In tutto questo gran lavorio brilla, almeno per ora, l'assenza dell'Italia, anche se sarebbe ingeneroso accusare le imprese italiane di immobilismo nel momento in cui, a cominciare dal mondo bancario, a fatica stanno cercando di recuperare il terreno perduto. Le fusioni bancarie, volte alla realizzazione di una dimensione sufficiente per recitare un ruolo importante nel mercato al dettaglio, con creazione di "valore" anziché difesa di "prestigio", hanno però ancora molta strada da percorrere, soprattutto sul terreno della razionalizzazione del personale. Del resto, le vecchie logiche dell'intreccio tra "poteri forti" condizionano ancora le sorti della Comit alla necessità di proteggere la cassaforte di Mediobanca. Una logica analoga, oltre tutto, sembra dominare l'avvio della grande partita elettrica, con Edison e Sondel, entrambi in orbita Mediobanca, impegnati in una politica di piccole acquisizioni e grandi intese che pare rivolta all'obiettivo di sbarrare le porte d'Italia ad eventuali ingressi stranieri.
Dalle poche grandi multinazionali italiane sono giunte soprattutto assicurazioni della volontà di continuare a recitare un pur modesto ruolo "globale". Per la Fiat questo ruolo è particolarmente pesante, a causa del verificarsi contemporaneo di situazioni politicamente difficili in Turchia ed economicamente difficili in Brasile, in un orizzonte dominato dalla fusione Daimler-Chrysler che cambia radicalmente il panorama dell'auto. La società torinese sembra reagire in stile americano: massima apertura e valorizzazione di prodotti e tecnologie. Per ora con un acquisto (la divisione alluminio della Peugeot rafforza un vantaggio competitivo globale) e forse in futuro con qualche cessione.

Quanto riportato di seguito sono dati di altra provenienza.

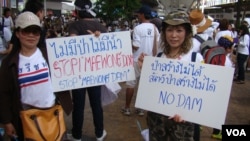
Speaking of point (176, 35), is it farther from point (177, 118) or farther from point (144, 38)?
point (144, 38)

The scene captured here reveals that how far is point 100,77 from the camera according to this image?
13.0 feet

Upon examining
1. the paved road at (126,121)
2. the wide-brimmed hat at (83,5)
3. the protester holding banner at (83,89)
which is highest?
the wide-brimmed hat at (83,5)

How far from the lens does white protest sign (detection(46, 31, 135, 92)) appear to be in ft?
12.6

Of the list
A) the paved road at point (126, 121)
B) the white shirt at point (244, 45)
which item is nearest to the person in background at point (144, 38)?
the paved road at point (126, 121)

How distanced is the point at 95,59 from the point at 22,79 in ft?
3.88

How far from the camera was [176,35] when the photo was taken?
279cm

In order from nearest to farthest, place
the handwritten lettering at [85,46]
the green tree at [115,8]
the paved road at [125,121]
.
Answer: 1. the handwritten lettering at [85,46]
2. the paved road at [125,121]
3. the green tree at [115,8]

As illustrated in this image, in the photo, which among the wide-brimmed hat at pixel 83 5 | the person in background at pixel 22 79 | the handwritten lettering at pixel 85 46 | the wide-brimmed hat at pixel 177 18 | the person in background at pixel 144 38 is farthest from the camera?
the person in background at pixel 144 38

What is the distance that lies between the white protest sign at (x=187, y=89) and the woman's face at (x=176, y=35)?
0.15m

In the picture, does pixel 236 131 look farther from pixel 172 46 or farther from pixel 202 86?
pixel 172 46

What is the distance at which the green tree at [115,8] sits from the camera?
1507 cm

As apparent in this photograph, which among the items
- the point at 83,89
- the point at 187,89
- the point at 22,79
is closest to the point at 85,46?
the point at 83,89

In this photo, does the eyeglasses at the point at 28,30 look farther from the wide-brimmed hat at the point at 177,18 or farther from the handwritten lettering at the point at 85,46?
the wide-brimmed hat at the point at 177,18

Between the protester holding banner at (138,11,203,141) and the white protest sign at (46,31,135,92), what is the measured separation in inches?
43.9
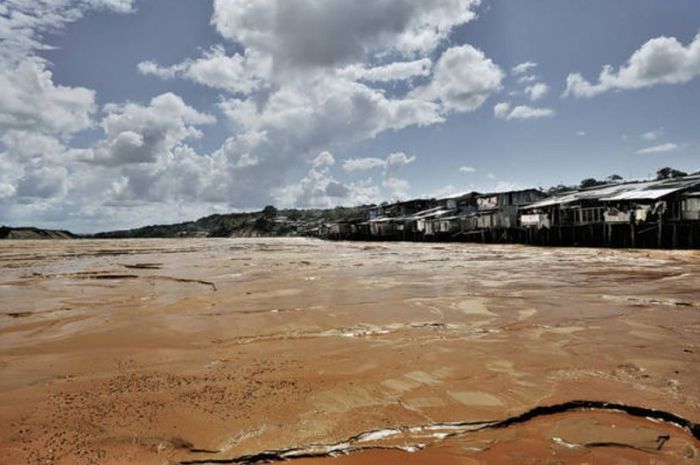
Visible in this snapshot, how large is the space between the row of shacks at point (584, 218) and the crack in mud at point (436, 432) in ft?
104

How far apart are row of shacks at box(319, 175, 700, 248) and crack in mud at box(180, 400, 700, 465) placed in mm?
31762

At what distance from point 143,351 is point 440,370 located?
4.11 meters

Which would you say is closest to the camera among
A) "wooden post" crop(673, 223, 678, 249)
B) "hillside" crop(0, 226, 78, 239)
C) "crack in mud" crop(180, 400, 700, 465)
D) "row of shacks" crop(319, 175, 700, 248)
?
"crack in mud" crop(180, 400, 700, 465)

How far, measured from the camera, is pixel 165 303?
32.1 ft

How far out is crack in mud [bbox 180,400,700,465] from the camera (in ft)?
10.0

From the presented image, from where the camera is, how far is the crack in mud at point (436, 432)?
3.06m

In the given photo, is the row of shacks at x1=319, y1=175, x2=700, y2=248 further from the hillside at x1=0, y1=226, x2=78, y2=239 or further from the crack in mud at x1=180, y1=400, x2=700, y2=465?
the hillside at x1=0, y1=226, x2=78, y2=239

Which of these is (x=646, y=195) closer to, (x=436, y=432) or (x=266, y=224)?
(x=436, y=432)

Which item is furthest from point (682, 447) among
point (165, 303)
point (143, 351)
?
point (165, 303)

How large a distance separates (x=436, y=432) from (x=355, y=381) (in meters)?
1.35

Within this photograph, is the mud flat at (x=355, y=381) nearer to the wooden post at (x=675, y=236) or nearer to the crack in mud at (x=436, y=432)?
the crack in mud at (x=436, y=432)

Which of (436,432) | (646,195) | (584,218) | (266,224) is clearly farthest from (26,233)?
(436,432)

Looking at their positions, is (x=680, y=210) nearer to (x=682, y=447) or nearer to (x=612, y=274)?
(x=612, y=274)

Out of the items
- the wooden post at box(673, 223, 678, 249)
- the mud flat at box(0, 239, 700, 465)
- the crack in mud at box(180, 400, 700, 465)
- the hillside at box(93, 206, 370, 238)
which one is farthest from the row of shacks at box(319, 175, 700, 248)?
the hillside at box(93, 206, 370, 238)
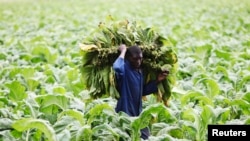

L'ondata di fusioni si è verificata quando all'Eni si concretava il cambiamento di presidenza. I nuovi vertici si sono affannati a dichiarare di essere pronti a fare acquisizioni, ma si sconta qui la debolezza italiana nel campo della politica internazionale. C'è chi dice che nel caso Oçalan l'ostilità manifestata dalla Turchia nei confronti dell'Italia dipenda in gran parte dalla posizione dominante che l'Eni ha assunto nello sviluppo di campi petroliferi e metaniferi nel Caucaso, il cui prodotto sarà esportato mediante oleodotti e gasdotti che bypassano la Turchia.
La Telecom, poi, è società ancora immersa nella cultura pubblica, costretta ad affrontare una rovente competizione privata, a cominciare dai telefoni cellulari, dove è fortissimo il dinamismo di Omnitel: si trova anche a dover affrontare, con evidente fastidio, scelte fondamentali nel settore delle reti televisive.
Le imprese italiane scontano il ritardo complessivo del Paese e l'ottimismo artificiale che si respira dal giorno dell'ingresso nell'euro. Sono ancora largamente carenti un sistema finanziario e un sistema di corporate governance veramente moderni, nonché una reale sensibilità politica e sindacale alle regole dell'economia globale. Occorre rendersi conto che, in un'epoca di mercati finanziari aperti, è relativamente poco importante stabilire se la maggioranza di un'impresa sia tedesca o americana o italiana. Conta, dal punto di vista della nazionalità, stabilire a quali regole di governance o a quale autorità politica un'impresa intenda sottoporsi. Ed è per questo che certi sindacalisti e manager italiani sono accomunati dal più intransigente nazionalismo societario: entrambi temono di perdere i privilegi derivanti da regole che li avvantaggiano. Ciò non basta a bloccare l'inserimento dell'Italia nell'economia globale, ma ne limita la possibilità di recitare un ruolo attivo.